** TASK MATERIAL **
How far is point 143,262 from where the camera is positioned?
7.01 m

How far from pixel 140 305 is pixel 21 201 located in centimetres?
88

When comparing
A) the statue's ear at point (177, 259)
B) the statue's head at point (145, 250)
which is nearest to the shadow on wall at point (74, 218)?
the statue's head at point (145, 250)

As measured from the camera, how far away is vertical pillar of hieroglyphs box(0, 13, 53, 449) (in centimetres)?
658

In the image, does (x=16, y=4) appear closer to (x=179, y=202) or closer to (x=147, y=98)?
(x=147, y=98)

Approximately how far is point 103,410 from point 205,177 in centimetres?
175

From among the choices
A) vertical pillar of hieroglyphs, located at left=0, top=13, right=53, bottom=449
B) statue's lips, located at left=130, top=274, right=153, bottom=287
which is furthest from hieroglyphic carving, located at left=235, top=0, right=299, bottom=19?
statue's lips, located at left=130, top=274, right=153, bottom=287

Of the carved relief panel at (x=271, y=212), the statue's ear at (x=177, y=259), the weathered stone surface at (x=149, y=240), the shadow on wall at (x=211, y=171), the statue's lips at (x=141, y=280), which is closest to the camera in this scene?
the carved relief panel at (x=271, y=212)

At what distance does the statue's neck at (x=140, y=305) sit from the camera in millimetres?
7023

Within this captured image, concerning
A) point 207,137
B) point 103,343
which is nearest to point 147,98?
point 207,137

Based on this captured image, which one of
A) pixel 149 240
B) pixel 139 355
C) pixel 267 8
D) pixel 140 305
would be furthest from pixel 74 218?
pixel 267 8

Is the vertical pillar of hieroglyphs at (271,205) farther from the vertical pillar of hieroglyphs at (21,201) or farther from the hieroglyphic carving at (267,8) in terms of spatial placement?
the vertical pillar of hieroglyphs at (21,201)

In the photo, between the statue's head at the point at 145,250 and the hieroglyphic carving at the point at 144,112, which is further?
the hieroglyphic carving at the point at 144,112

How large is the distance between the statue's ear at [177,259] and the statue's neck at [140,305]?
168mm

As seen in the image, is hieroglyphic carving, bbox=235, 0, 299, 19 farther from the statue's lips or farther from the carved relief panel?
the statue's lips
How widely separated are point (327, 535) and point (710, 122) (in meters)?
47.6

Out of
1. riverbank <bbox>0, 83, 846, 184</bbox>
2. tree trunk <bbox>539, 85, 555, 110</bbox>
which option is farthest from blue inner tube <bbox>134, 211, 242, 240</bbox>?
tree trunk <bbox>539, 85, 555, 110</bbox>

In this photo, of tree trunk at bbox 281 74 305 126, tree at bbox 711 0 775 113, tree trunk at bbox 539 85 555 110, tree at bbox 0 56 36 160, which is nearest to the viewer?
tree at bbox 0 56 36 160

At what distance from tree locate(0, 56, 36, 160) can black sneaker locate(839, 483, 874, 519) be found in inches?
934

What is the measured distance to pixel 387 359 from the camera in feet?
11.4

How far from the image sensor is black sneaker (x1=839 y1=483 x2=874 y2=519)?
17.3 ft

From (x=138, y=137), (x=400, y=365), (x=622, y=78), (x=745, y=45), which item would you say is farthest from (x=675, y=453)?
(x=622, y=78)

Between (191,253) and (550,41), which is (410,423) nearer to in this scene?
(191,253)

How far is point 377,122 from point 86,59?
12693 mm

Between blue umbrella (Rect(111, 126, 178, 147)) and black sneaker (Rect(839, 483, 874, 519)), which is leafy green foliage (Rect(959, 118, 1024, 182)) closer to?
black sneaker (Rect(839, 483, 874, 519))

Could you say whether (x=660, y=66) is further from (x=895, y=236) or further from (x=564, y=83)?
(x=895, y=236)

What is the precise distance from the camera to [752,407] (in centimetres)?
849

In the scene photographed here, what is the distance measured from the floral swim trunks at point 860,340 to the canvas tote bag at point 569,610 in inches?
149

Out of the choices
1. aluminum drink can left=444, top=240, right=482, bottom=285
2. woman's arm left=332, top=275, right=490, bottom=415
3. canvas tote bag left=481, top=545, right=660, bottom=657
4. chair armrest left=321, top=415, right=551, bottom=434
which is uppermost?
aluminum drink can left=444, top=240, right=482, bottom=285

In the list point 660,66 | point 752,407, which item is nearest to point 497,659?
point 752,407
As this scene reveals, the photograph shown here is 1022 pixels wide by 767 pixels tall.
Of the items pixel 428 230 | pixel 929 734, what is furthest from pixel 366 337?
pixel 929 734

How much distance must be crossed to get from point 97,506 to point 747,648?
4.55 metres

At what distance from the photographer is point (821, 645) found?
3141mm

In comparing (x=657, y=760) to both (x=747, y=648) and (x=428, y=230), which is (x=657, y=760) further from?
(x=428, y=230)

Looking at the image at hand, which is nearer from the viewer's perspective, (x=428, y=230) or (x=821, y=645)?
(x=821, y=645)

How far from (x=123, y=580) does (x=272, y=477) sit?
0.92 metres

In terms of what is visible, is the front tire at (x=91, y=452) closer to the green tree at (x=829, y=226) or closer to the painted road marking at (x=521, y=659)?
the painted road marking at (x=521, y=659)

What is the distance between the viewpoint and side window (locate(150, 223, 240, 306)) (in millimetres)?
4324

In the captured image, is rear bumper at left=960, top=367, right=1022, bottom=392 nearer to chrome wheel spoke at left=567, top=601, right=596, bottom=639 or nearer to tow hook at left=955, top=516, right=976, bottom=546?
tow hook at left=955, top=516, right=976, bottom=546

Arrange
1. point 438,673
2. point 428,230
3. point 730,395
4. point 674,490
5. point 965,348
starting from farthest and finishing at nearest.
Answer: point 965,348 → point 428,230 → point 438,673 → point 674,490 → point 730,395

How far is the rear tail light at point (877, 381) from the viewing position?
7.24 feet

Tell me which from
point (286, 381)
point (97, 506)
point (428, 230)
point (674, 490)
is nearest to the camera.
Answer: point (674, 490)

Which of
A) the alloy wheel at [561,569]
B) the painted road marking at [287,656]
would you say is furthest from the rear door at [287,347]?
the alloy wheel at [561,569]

** OBJECTIVE **
Reproduce the listing lines from the line containing "How far is the" through the end of the listing, with "nearest" replaced by "closest" and everything else unchanged. Output only those lines.

** OUTPUT BELOW **
How far is the rear tail light at point (877, 381) from the viewing position?
7.24 feet

Tell me which from
point (286, 381)
point (97, 506)
point (428, 230)
point (674, 490)
is closest to the camera.
Answer: point (674, 490)

Which of
A) the alloy wheel at [561,569]
B) the painted road marking at [287,656]
would you say is furthest from the rear door at [287,347]?
the alloy wheel at [561,569]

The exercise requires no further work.